> _TASK OBJECTIVE_: Rewrite the data below as a numbered list, omitting the blank lines.

> _DATA LINES_:
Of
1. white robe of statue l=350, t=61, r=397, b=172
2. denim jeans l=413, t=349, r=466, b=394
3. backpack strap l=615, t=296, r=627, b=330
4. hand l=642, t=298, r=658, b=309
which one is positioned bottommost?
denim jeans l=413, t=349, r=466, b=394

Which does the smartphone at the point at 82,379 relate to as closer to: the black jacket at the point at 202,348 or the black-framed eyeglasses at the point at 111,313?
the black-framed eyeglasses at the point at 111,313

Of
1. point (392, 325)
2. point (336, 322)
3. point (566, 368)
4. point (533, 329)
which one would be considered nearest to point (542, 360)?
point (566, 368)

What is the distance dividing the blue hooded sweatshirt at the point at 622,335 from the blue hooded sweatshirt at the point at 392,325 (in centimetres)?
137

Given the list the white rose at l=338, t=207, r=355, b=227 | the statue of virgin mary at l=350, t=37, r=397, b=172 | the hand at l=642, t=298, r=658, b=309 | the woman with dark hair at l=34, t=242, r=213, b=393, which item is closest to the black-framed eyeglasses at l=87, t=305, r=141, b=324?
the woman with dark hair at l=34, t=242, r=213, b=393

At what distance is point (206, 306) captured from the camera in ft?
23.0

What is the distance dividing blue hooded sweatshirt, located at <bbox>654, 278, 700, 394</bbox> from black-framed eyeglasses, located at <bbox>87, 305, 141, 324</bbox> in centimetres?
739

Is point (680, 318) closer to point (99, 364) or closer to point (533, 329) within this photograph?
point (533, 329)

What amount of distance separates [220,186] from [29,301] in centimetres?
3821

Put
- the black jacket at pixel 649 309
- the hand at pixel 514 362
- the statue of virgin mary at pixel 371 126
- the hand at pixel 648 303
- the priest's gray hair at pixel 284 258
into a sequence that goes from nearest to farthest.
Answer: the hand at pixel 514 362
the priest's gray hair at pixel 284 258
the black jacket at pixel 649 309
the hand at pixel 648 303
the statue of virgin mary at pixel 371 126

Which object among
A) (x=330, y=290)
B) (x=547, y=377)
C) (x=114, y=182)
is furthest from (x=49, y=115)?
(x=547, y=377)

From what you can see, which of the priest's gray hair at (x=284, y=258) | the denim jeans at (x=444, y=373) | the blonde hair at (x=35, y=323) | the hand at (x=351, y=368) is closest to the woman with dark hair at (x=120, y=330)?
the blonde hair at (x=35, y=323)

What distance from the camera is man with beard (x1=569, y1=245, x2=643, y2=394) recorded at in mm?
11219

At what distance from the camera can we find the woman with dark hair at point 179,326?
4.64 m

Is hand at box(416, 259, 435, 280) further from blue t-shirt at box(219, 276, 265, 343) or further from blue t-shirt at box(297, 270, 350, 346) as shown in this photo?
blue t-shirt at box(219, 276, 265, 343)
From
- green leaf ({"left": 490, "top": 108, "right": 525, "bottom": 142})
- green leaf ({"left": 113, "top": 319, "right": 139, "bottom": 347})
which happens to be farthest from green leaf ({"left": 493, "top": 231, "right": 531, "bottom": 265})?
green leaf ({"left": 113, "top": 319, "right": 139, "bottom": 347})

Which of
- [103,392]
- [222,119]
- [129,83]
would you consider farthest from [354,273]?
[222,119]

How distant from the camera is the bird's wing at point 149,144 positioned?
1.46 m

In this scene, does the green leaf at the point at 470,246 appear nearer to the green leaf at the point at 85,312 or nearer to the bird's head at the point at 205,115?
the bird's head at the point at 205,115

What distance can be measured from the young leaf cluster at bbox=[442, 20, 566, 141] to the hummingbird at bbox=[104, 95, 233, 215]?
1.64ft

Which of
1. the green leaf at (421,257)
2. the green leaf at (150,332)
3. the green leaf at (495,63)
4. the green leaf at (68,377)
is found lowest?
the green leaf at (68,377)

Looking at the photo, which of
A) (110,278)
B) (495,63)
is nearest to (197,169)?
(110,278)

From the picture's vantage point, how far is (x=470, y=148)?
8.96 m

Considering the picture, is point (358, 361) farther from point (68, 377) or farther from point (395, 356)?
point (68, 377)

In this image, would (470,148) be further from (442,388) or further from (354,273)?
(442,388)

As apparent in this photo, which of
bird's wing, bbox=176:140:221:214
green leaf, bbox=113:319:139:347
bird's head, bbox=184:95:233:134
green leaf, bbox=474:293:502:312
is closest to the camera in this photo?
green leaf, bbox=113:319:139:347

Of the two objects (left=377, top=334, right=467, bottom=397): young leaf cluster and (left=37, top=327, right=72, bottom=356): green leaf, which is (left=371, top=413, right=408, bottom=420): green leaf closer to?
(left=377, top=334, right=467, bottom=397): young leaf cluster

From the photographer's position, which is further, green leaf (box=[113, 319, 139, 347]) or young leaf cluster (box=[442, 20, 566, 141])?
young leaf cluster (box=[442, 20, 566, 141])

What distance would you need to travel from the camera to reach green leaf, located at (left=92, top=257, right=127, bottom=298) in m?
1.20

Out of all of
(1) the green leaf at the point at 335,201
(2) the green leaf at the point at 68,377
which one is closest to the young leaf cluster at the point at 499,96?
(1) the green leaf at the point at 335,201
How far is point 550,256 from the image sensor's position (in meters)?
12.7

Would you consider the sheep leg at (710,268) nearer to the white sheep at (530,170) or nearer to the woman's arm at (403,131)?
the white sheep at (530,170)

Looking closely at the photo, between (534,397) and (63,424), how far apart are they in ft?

> _WRITTEN RESPONSE_:
1. Of
2. 1. white robe of statue l=350, t=61, r=397, b=172
3. 2. denim jeans l=413, t=349, r=466, b=394
4. 3. backpack strap l=615, t=296, r=627, b=330
5. 4. hand l=642, t=298, r=658, b=309
6. which one is positioned bottommost?
7. denim jeans l=413, t=349, r=466, b=394
8. Which does the smartphone at the point at 82,379 relate to as closer to: the black jacket at the point at 202,348 or the black-framed eyeglasses at the point at 111,313?
9. the black-framed eyeglasses at the point at 111,313
10. Of
11. 1. point (392, 325)
12. 2. point (336, 322)
13. 3. point (566, 368)
14. 4. point (533, 329)
15. which one would be considered nearest to point (542, 360)?
16. point (566, 368)
17. What is the distance dividing the blue hooded sweatshirt at the point at 622,335 from the blue hooded sweatshirt at the point at 392,325 (in centimetres)?
18. 137
19. Given the list the white rose at l=338, t=207, r=355, b=227 | the statue of virgin mary at l=350, t=37, r=397, b=172 | the hand at l=642, t=298, r=658, b=309 | the woman with dark hair at l=34, t=242, r=213, b=393, which item is closest to the black-framed eyeglasses at l=87, t=305, r=141, b=324?
20. the woman with dark hair at l=34, t=242, r=213, b=393
21. At what distance is point (206, 306) captured from the camera in ft?
22. 23.0
23. What is the distance dividing blue hooded sweatshirt, located at <bbox>654, 278, 700, 394</bbox> from black-framed eyeglasses, located at <bbox>87, 305, 141, 324</bbox> in centimetres?
24. 739
25. Is point (680, 318) closer to point (99, 364) or closer to point (533, 329) within this photograph?
26. point (533, 329)
27. What amount of distance separates [220,186] from [29,301] in centimetres?
28. 3821
29. Put
30. - the black jacket at pixel 649 309
31. - the hand at pixel 514 362
32. - the statue of virgin mary at pixel 371 126
33. - the hand at pixel 648 303
34. - the priest's gray hair at pixel 284 258
35. into a sequence that goes from nearest to farthest.
36. Answer: the hand at pixel 514 362
37. the priest's gray hair at pixel 284 258
38. the black jacket at pixel 649 309
39. the hand at pixel 648 303
40. the statue of virgin mary at pixel 371 126
41. Which object among
42. A) (x=330, y=290)
43. B) (x=547, y=377)
44. C) (x=114, y=182)
45. is furthest from (x=49, y=115)?
46. (x=547, y=377)
47. From what you can see, which of the priest's gray hair at (x=284, y=258) | the denim jeans at (x=444, y=373) | the blonde hair at (x=35, y=323) | the hand at (x=351, y=368) is closest to the woman with dark hair at (x=120, y=330)?
48. the blonde hair at (x=35, y=323)
49. What distance from the camera is man with beard (x1=569, y1=245, x2=643, y2=394) recorded at in mm?
50. 11219
51. At what distance from the camera can we find the woman with dark hair at point 179,326?
52. 4.64 m
53. Is hand at box(416, 259, 435, 280) further from blue t-shirt at box(219, 276, 265, 343) or further from blue t-shirt at box(297, 270, 350, 346) as shown in this photo?
54. blue t-shirt at box(219, 276, 265, 343)
55. From
56. - green leaf ({"left": 490, "top": 108, "right": 525, "bottom": 142})
57. - green leaf ({"left": 113, "top": 319, "right": 139, "bottom": 347})
58. which happens to be farthest from green leaf ({"left": 493, "top": 231, "right": 531, "bottom": 265})?
59. green leaf ({"left": 113, "top": 319, "right": 139, "bottom": 347})
60. Which of
61. - [103,392]
62. - [222,119]
63. - [129,83]
64. would you consider farthest from [354,273]?
65. [222,119]
66. How distant from the camera is the bird's wing at point 149,144 positioned?
67. 1.46 m
68. In this scene, does the green leaf at the point at 470,246 appear nearer to the green leaf at the point at 85,312 or nearer to the bird's head at the point at 205,115?
69. the bird's head at the point at 205,115
70. What distance can be measured from the young leaf cluster at bbox=[442, 20, 566, 141] to the hummingbird at bbox=[104, 95, 233, 215]?
71. 1.64ft
72. Which of
73. 1. the green leaf at (421,257)
74. 2. the green leaf at (150,332)
75. 3. the green leaf at (495,63)
76. 4. the green leaf at (68,377)
77. is found lowest?
78. the green leaf at (68,377)
79. Looking at the photo, which of
80. A) (110,278)
81. B) (495,63)
82. is nearest to (197,169)?
83. (110,278)
84. From the picture's vantage point, how far is (x=470, y=148)?
85. 8.96 m
86. Considering the picture, is point (358, 361) farther from point (68, 377) or farther from point (395, 356)?
87. point (68, 377)
88. In this image, would (470,148) be further from (442,388) or further from (354,273)?
89. (442,388)
90. As apparent in this photo, which of
91. bird's wing, bbox=176:140:221:214
92. green leaf, bbox=113:319:139:347
93. bird's head, bbox=184:95:233:134
94. green leaf, bbox=474:293:502:312
95. is closest to the camera in this photo?
96. green leaf, bbox=113:319:139:347
97. Of the two objects (left=377, top=334, right=467, bottom=397): young leaf cluster and (left=37, top=327, right=72, bottom=356): green leaf, which is (left=371, top=413, right=408, bottom=420): green leaf closer to?
98. (left=377, top=334, right=467, bottom=397): young leaf cluster
99. From the photographer's position, which is further, green leaf (box=[113, 319, 139, 347]) or young leaf cluster (box=[442, 20, 566, 141])?
100. young leaf cluster (box=[442, 20, 566, 141])
101. What distance would you need to travel from the camera to reach green leaf, located at (left=92, top=257, right=127, bottom=298) in m?
102. 1.20
103. Out of all of
104. (1) the green leaf at the point at 335,201
105. (2) the green leaf at the point at 68,377
106. which one is closest to the young leaf cluster at the point at 499,96?
107. (1) the green leaf at the point at 335,201
108. How far is point 550,256 from the image sensor's position (in meters)?
109. 12.7
110. Would you consider the sheep leg at (710,268) nearer to the white sheep at (530,170) or nearer to the woman's arm at (403,131)?
111. the white sheep at (530,170)
112. Looking closely at the photo, between (534,397) and (63,424), how far apart are they in ft?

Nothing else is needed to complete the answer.